● **Exercise requirements**
Give back, unchanged, the lines from the one containing "United States, site archbold_FL-41." to the end of the listing, inclusive of both.

+ + + + + + +

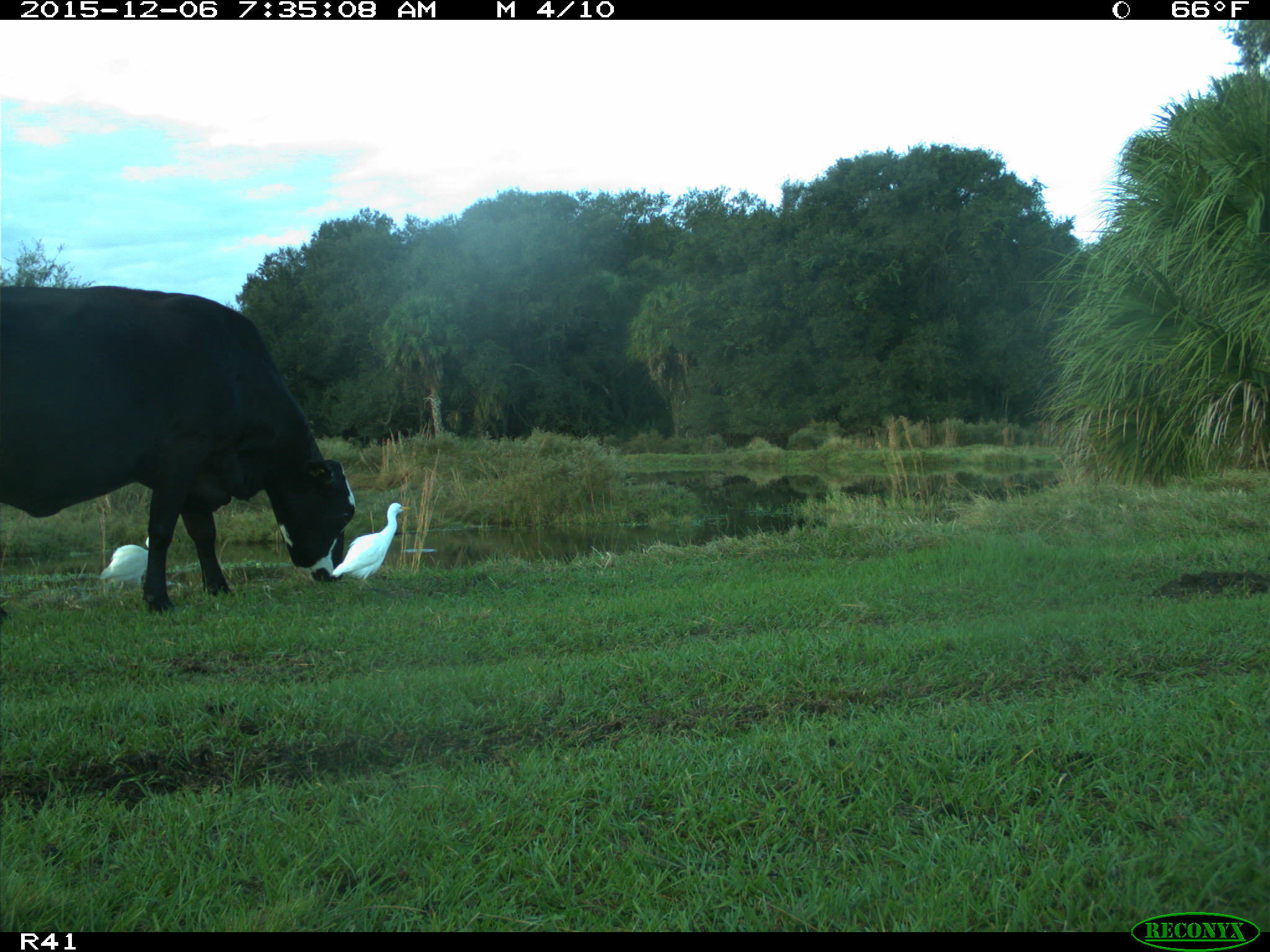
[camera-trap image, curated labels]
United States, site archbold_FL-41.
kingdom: Animalia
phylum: Chordata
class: Mammalia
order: Artiodactyla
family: Bovidae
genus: Bos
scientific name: Bos taurus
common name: domestic cow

+ + + + + + +

● **Your response**
United States, site archbold_FL-41.
kingdom: Animalia
phylum: Chordata
class: Mammalia
order: Artiodactyla
family: Bovidae
genus: Bos
scientific name: Bos taurus
common name: domestic cow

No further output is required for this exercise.